[Our Stories] Mars, Robots, and the Challenges of the Japanese Language: Togami Masahito Talks About the Future of AI

2021.07.15 AI

Mars made Togami Masahito understand the importance of Artificial Intelligence (AI). While working on his Ph.D. in Aeronautical and Astronautical Engineering at Tokyo University, he had a research project to design a robot that could explore the surface of Mars. The robot had to navigate difficult terrain while avoiding obstacles like rocks and holes — but the trouble is, Mars is so far away, any command sent to the rover would take 10 minutes to arrive, and by that time, the vehicle could already be in trouble. 

“If suddenly there’s a hole in the ground, the robot has to think and act in real-time, on its own,” says Masahito. It also had to be smart enough to identify its own coordinates based on its visual feed and more. “That’s when I started to think AI was amazing.”


A childhood full of robots

Today, Masahito is the AI Development Department Chief at LINE Corporation. But before he became obsessed with AI, Masahito first love was robots. When he was a child in the 1970s, Japanese pop culture was full of robot characters, like the famous Astro Boy. Masahito said he once glued 30 tissue boxes together to make a life-size “robot,” dreaming one day he could build the real thing.

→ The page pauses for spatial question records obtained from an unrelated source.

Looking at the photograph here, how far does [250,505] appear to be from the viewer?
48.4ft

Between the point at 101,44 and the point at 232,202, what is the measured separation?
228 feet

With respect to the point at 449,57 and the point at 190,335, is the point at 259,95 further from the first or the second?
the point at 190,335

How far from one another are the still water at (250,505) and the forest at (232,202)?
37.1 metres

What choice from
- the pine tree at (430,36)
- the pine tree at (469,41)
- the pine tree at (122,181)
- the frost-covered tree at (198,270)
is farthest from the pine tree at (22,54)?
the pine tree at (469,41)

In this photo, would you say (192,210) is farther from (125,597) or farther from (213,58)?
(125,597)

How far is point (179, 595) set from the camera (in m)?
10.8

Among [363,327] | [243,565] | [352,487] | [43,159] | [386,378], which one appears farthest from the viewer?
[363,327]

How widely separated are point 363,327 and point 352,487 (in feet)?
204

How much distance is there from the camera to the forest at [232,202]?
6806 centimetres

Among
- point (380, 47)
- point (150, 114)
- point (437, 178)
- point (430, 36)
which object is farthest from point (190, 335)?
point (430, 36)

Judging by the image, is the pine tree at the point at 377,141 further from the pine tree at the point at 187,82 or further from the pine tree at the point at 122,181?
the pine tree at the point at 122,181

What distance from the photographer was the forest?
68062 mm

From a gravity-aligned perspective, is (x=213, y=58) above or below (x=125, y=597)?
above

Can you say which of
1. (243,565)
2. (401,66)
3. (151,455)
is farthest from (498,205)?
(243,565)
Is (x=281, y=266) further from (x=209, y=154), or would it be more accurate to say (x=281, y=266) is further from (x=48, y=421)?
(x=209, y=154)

Back then, a very popular Christmas present for kids were model kits, featuring toys like Gundam and Grand Prix RC cars, and Masahito was especially good at assembling them. “I just learned from older kids in my neighborhood how to build them,” he says. “I loved making line tracers and race tracks.” 


From robots to AI

After graduate school saw his interests evolve from robots to AI, he also grew increasingly fascinated by speech technology. He published 88 research papers, many focusing on speech synthesis and speech recognition. Today, this is a field where Japan is considered a leader. 

“The Japanese have an obsession with robots that can talk,” he says, “so we dedicated a lot of resources to this area, which is why it is the most advanced.” 

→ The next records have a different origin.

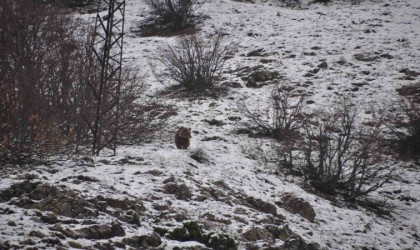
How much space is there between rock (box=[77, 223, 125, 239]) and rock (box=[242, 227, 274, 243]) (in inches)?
69.8

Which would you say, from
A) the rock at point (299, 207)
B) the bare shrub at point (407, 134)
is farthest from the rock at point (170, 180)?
the bare shrub at point (407, 134)

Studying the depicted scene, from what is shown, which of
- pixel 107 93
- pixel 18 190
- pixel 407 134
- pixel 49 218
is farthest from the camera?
pixel 407 134

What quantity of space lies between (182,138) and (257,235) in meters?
3.40

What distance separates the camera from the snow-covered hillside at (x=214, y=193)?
3867 mm

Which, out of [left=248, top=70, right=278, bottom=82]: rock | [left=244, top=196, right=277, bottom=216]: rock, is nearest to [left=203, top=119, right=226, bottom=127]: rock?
[left=248, top=70, right=278, bottom=82]: rock

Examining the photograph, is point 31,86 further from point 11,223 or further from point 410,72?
point 410,72

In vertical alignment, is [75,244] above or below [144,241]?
above

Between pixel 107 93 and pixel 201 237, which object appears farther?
pixel 107 93

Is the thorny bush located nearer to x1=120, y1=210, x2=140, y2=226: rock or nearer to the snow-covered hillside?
the snow-covered hillside

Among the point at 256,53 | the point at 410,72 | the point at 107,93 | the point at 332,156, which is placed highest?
the point at 256,53

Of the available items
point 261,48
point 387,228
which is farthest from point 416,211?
point 261,48

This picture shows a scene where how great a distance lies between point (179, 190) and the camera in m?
5.26

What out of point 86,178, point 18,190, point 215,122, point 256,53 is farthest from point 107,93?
point 256,53

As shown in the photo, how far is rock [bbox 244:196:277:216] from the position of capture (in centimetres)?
564
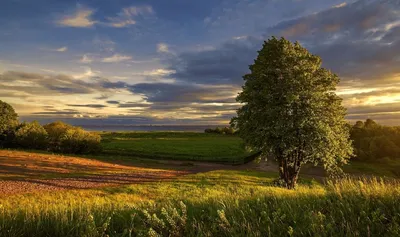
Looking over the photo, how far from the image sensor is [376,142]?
60000mm

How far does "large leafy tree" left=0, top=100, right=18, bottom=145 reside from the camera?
185 ft

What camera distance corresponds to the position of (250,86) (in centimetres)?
2616

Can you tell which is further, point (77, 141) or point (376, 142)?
point (376, 142)

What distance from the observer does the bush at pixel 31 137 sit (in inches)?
2168

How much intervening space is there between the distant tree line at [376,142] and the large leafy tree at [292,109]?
39338 mm

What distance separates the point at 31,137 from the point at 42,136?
2.04 m

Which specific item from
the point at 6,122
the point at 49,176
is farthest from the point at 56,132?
the point at 49,176

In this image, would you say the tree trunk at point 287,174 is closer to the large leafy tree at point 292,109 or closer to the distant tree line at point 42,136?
the large leafy tree at point 292,109

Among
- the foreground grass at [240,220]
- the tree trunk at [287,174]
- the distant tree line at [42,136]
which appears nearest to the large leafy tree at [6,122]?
the distant tree line at [42,136]

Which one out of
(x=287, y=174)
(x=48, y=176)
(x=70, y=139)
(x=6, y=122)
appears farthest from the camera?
(x=6, y=122)

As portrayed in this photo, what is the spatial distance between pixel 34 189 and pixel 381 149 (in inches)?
2564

Masahito also maintained a focus on the practical side of his research, looking for ways the technology could improve people’s daily lives. For instance, he spent time researching noise cancellation technology, applying it to videoconferences. In one case, he helped develop a unique method to separate a speaker’s voice from the background noise by identifying the angle of incoming sound, improving sound quality significantly.


LINE turns ideas into actions fast

After spending 18 months as a visiting professor at Stanford University, Masahito realized he was ready something new. Luckily, an opportunity arose that was an especially good fit — working at LINE. “LINE has similar atmosphere to Silicon Valley, very culturally ‘flat’,” he says. “LINE is the kind of company where the CEO holds the elevator doors for others to get out first.” 

He also was intrigued by LINE’s speed and focus on practical results. “The people at LINE are motivated to create new things and have new ideas, with few layers of hierarchy so ideas turn to actions fast,” he says. “The great thing about LINE is that it was more than just pure research, it was also getting to turn ideas into a service or product.” 

As the AI Development Department Chief at LINE, these days Masahito gets to explore more advanced AI technology than ever before. One of LINE’s biggest AI projects involves “large-scale language modeling” for the Japanese language. In a program comparable to the cutting-edge deep-learning system GPT-3, LINE’s large-scale language model is working with over 10 billion pages of data in Japanese, with the aim of developing a next-generation AI technology that can make LINE’s services “smarter” and more user-friendly.